Arkansas government is like the kudzu plant.  It grows when the private economy is contracting.  It grows when the private economy is expanding.  Through rain or shine Arkansas government grows, advancing policies that interfere with private sector entrepreneurs, job creation and income growth.

 

The majority of Arkansans recognize there is a fiscal problem that must be solved with spending cuts. But within the Capitol Beltway in Little Rock calls for fiscal conservatism are dismissed because they would impose restraints on the government sector.  In sum, the wants of less than 200,000 non-federal Arkansas government employees (state, county, local, K-12) are deemed more important than more than 900,000 Arkansans working in various private sectors.

 

Gov. Beebe’s proposed budget would increase state spending 2.5 percent, a percentage rate greater than inflation.  The Consumer Price Index, in the last 12 months expanded only 1.1% (non-seasonally-adjusted), while it has increased only 0.4% since March (seasonally-adjusted), according to the Bureau of Labor Statistics. A state spending freeze would save $109 million that could be applied to tax cuts, and demonstrate to Arkansans that the incoming freshman class of legislators is sincere about delivering on promises to pursue fiscal conservatism.

 

Tax cut opponents are fond of challenging fiscal conservatives to identify specific spending cuts.  The Policy Foundation is happy to oblige.  First, state spending should be frozen at current levels.  Second, Gov.
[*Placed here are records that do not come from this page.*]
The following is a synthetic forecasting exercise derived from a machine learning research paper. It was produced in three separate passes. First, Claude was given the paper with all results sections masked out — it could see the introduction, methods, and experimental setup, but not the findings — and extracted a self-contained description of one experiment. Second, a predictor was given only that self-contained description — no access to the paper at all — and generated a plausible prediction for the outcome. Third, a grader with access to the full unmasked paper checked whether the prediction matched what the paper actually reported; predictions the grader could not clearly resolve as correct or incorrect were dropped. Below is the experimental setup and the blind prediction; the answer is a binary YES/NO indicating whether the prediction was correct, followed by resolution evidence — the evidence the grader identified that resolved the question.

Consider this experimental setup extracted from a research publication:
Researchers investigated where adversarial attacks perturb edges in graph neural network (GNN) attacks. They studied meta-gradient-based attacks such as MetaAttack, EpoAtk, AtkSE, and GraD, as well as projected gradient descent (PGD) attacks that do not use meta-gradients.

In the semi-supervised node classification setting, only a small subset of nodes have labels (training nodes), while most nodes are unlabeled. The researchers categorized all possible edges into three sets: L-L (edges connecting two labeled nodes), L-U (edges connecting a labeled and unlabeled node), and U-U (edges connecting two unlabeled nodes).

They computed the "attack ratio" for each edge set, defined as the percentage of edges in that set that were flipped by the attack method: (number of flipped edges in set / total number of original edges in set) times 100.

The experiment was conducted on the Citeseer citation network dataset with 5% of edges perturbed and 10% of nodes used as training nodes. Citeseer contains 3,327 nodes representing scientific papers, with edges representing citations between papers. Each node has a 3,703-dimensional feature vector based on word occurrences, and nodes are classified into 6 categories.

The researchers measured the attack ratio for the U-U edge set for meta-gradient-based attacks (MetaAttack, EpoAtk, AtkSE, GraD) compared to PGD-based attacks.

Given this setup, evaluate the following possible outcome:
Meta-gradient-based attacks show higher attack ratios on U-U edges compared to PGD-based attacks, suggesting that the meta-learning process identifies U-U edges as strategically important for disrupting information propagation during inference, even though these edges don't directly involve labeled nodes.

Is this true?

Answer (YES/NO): NO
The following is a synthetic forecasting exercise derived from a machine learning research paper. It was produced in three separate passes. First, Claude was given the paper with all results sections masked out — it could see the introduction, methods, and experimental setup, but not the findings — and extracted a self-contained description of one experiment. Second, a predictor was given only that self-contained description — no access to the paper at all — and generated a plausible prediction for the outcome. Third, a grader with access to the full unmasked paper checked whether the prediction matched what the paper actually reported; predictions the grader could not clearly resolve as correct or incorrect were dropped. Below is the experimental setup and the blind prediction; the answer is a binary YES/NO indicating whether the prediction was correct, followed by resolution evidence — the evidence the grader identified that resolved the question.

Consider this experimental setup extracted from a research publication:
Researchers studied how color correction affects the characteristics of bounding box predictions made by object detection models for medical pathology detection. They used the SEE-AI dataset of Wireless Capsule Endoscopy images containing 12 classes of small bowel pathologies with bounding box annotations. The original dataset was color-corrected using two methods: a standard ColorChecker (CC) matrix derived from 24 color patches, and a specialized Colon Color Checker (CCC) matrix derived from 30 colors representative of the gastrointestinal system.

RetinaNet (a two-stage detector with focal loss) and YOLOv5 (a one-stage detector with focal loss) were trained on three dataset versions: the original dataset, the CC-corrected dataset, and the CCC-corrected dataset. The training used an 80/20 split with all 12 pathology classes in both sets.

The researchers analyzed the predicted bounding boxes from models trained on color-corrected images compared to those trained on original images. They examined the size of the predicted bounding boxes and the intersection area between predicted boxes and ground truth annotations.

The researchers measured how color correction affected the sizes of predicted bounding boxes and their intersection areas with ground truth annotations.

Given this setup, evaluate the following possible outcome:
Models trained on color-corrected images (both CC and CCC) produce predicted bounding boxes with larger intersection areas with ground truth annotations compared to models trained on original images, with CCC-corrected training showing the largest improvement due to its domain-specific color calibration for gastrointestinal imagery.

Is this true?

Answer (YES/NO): NO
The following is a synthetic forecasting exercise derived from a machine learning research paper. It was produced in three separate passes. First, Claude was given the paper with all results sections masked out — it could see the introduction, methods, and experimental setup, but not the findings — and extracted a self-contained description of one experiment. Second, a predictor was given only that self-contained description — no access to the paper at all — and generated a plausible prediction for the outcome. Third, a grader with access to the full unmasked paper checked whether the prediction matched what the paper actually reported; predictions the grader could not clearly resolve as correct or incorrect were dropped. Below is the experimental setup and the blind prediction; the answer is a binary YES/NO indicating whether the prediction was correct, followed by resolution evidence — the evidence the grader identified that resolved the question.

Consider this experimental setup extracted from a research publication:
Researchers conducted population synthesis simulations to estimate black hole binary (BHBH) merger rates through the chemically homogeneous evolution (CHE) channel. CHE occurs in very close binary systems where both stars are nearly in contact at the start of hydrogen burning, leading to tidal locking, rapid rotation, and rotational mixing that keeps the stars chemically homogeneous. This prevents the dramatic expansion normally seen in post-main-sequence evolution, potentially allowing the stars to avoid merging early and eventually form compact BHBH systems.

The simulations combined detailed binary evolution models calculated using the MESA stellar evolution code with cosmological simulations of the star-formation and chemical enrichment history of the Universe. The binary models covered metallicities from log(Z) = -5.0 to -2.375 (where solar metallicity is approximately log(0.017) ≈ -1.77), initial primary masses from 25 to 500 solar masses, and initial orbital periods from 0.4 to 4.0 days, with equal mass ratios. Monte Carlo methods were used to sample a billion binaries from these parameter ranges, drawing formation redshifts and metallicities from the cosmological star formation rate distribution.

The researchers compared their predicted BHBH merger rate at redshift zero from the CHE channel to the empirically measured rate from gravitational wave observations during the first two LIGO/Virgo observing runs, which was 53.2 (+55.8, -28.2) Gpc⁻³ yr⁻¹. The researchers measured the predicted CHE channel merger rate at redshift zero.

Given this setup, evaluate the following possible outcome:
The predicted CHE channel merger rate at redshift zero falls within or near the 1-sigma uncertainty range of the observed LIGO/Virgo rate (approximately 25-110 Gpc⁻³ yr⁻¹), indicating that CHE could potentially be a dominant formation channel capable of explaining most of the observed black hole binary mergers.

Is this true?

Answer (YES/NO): NO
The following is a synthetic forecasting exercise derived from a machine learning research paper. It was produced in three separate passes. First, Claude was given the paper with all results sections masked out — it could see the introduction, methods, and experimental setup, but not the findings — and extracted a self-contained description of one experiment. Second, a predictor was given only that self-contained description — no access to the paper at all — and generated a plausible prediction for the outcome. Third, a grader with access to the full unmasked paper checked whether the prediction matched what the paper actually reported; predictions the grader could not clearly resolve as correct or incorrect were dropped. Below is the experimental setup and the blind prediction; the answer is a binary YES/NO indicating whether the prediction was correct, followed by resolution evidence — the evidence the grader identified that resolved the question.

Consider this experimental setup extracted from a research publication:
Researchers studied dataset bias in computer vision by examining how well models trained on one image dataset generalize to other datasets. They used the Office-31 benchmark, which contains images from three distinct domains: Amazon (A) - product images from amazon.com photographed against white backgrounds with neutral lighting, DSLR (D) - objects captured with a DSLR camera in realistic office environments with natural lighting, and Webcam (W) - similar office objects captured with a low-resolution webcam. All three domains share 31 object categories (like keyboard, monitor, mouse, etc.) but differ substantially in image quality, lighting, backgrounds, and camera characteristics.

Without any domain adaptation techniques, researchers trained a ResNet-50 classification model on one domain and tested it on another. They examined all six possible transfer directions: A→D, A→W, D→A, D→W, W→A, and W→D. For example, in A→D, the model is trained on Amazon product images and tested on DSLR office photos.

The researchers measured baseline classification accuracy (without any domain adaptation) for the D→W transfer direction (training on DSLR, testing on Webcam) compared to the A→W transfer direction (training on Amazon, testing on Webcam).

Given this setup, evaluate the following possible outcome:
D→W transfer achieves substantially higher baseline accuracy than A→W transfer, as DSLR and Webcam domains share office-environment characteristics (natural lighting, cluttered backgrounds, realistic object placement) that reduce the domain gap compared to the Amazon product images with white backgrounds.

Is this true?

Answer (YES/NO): YES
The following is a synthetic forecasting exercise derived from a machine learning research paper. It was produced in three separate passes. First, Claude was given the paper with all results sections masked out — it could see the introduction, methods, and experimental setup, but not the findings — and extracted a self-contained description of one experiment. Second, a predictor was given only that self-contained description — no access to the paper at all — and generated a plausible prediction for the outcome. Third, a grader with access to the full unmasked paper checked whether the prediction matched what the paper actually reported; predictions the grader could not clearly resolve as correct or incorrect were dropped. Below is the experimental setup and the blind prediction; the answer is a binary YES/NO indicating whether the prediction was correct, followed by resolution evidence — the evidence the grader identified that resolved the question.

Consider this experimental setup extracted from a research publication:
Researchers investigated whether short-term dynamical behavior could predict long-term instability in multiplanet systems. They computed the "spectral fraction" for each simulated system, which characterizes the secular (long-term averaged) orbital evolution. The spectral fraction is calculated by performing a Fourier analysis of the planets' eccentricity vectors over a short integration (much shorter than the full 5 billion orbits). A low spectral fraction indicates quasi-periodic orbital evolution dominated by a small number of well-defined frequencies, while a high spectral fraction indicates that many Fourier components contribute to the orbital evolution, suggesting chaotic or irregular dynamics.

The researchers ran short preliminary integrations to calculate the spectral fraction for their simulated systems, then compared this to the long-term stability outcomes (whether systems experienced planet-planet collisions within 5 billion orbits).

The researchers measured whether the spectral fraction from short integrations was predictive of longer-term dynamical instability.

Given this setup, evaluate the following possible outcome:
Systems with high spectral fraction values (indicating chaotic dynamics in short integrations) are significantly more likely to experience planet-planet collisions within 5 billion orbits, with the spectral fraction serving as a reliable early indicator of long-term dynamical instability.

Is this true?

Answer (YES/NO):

Beebe should enact a hiring freeze for new state employees.  The legislative branch of government should advance this policy when exercising their constitutional power in the appropriation process.  Third, independent audits and performance reviews should be used within every state department.  Fourth, the 15 Education Service Co-ops and six related agencies should be merged into one Educational Resources-Service Center under the Education Department or a state university.

 

The Policy Foundation estimates $150 million in savings to taxpayers if these policies are enacted.  Savings should be applied to reduce the grocery tax by one cent, and to start the process of cutting income tax and capital gain rates.

 

Recommendations

 

         State spending and hiring should be frozen at current levels.

 

         Performance reviews should be undertaken in each state department to identify potential cost savings.

 

         Merge all educational co-ops into one unit.